**TASK DESCRIPTION**
Find every line in the entries below that contains the string "rock" and copy each of those lines. Treat case as significant.

* Start TASK MATERIAL *

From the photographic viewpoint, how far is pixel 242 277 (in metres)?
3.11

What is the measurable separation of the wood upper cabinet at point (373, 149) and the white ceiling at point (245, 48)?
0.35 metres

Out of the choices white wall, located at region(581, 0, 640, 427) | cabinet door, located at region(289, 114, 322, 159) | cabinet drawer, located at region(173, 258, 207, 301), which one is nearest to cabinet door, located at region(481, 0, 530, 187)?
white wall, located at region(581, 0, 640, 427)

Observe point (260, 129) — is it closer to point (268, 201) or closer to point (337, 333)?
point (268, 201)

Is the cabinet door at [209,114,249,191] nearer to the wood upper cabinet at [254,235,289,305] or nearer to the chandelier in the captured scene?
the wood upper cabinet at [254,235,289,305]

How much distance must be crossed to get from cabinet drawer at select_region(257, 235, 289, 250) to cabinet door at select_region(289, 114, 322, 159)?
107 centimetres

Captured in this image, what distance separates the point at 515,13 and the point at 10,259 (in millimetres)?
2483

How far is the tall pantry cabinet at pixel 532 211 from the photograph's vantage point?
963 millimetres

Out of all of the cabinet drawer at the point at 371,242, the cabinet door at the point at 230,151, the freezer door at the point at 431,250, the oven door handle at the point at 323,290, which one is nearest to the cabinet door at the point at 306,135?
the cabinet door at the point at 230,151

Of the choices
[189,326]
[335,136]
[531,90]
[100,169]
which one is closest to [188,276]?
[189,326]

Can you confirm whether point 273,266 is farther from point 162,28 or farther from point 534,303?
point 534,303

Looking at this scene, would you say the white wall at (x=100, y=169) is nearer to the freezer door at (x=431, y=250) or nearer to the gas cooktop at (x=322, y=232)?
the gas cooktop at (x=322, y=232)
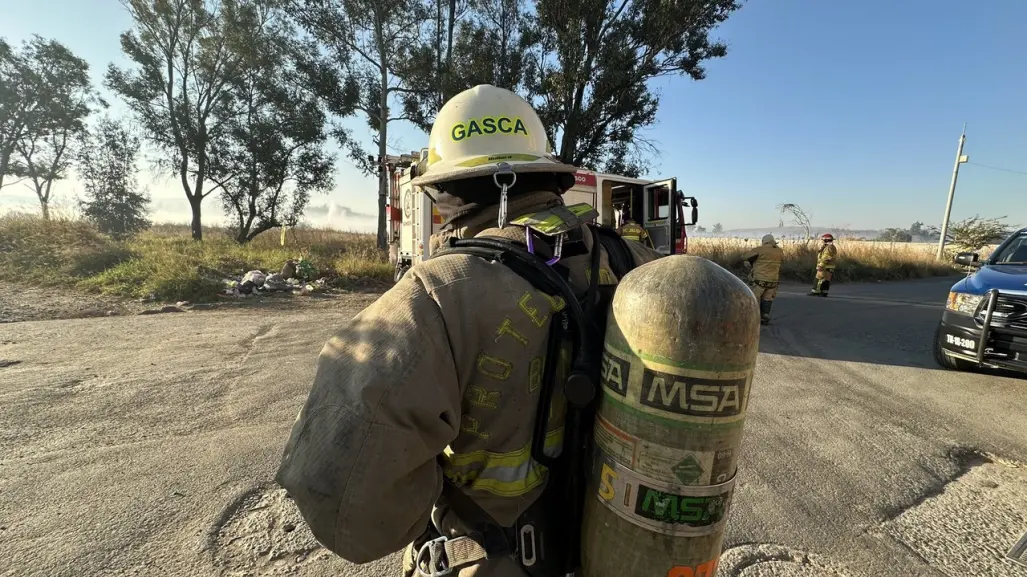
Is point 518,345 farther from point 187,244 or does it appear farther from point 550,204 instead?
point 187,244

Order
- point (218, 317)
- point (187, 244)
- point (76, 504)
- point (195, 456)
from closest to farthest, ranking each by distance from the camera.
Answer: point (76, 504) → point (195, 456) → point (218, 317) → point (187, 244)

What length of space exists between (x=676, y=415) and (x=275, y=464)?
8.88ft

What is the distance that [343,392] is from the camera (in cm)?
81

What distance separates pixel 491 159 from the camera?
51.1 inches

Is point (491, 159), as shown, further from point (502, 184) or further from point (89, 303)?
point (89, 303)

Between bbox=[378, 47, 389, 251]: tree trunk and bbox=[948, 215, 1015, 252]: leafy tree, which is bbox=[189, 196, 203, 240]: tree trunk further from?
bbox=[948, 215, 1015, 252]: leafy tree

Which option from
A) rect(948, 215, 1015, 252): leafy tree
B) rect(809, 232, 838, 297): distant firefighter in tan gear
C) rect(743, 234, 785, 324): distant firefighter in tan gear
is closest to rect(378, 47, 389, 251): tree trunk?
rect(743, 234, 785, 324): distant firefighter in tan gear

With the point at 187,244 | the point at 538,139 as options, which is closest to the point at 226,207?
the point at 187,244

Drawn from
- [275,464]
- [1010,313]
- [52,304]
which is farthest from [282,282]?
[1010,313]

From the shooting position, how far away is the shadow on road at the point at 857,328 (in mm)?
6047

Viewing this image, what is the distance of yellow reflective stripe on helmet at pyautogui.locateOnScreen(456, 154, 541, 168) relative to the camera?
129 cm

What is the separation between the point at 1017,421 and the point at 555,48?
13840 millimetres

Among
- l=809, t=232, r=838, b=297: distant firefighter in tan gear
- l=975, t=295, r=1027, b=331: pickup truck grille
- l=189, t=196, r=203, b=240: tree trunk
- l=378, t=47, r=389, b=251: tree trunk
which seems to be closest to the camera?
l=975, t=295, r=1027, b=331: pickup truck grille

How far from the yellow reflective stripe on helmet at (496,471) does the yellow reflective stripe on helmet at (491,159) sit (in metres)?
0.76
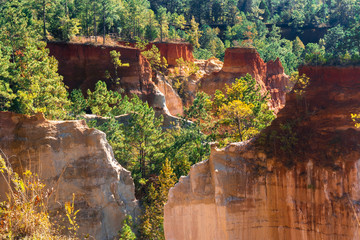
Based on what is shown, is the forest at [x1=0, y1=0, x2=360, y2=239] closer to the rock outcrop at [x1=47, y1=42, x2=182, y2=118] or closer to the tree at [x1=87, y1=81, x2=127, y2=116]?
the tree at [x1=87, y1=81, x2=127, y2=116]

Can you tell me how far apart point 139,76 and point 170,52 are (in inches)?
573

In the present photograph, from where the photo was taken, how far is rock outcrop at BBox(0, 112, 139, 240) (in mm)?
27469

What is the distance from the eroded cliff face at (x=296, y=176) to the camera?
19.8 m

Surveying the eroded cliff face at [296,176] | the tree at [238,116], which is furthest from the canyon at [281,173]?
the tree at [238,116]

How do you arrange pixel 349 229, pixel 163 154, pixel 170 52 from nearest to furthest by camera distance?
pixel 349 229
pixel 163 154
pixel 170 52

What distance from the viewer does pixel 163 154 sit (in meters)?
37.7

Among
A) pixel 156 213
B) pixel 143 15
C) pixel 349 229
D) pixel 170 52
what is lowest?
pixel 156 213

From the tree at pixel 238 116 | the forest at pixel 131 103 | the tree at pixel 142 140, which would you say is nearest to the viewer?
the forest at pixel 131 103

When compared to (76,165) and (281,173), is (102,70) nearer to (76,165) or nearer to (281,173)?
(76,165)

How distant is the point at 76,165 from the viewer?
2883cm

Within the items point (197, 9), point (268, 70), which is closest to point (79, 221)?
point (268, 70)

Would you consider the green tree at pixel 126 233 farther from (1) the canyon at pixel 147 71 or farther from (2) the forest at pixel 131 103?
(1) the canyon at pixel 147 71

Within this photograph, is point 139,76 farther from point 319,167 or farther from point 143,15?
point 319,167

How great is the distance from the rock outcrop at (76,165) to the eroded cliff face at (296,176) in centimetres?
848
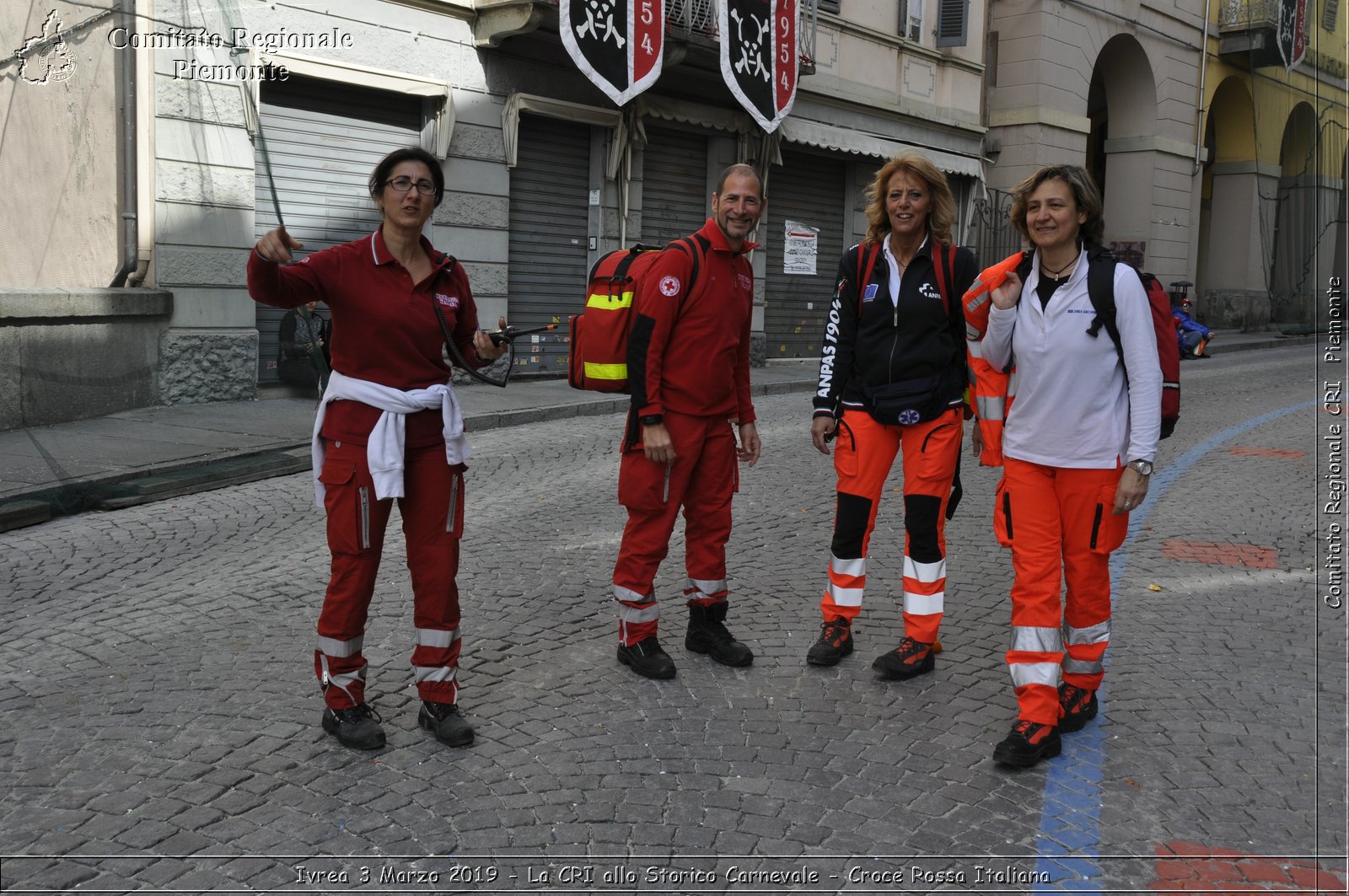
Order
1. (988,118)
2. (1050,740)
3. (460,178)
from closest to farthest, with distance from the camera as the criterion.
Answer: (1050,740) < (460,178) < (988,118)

* End TASK MATERIAL *
* Start TASK MATERIAL *

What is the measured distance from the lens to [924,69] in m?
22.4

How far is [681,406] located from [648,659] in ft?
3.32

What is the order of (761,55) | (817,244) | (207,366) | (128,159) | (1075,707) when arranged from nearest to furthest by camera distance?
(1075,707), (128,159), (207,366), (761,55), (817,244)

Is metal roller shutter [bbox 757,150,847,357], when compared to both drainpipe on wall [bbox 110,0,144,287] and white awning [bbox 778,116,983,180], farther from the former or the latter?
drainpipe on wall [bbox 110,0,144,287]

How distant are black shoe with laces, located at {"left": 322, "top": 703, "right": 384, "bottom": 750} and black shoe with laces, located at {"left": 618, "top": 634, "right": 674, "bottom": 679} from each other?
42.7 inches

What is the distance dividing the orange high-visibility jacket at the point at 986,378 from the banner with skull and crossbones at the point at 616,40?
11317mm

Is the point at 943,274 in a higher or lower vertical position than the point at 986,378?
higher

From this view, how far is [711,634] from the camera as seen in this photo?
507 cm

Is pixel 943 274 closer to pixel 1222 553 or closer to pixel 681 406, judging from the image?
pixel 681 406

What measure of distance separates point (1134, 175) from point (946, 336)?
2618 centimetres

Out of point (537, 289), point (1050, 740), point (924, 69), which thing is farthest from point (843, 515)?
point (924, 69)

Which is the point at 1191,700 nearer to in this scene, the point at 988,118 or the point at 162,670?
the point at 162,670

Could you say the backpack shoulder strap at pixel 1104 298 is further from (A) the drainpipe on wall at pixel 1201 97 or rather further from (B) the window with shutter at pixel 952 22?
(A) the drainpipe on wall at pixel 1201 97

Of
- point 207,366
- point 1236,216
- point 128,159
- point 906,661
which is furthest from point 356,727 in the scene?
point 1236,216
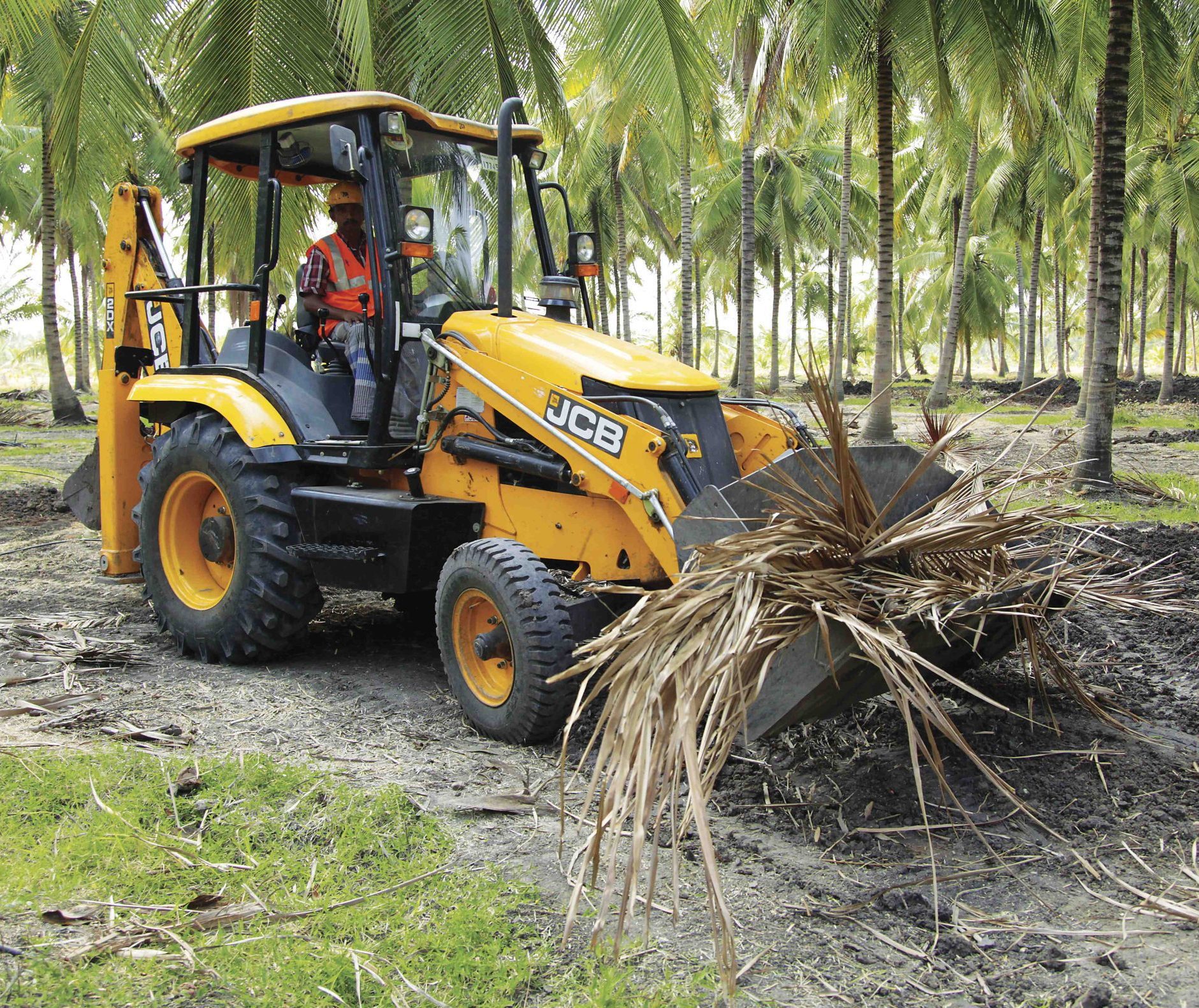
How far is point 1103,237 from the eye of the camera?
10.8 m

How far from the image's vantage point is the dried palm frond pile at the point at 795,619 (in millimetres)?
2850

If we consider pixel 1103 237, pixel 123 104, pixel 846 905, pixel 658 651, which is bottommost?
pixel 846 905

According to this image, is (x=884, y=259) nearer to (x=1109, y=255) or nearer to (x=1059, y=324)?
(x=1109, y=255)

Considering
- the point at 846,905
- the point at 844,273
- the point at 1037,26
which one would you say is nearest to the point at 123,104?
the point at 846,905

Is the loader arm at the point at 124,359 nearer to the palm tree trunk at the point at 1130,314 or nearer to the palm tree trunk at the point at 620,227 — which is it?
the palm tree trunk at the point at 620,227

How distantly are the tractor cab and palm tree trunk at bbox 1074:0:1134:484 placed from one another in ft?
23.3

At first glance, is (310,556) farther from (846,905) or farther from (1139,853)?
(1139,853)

* End TASK MATERIAL *

**TASK SOLUTION**
Based on what is shown, is the forest at [x1=0, y1=0, x2=360, y2=239] closer to the rock outcrop at [x1=47, y1=42, x2=182, y2=118] or closer to the tree at [x1=87, y1=81, x2=127, y2=116]?
In the present photograph, from where the photo was taken, how far is rock outcrop at BBox(0, 112, 139, 240) (in mm)?
How great is the distance from the rock outcrop at (76,165) to the eroded cliff face at (296,176) in centimetres?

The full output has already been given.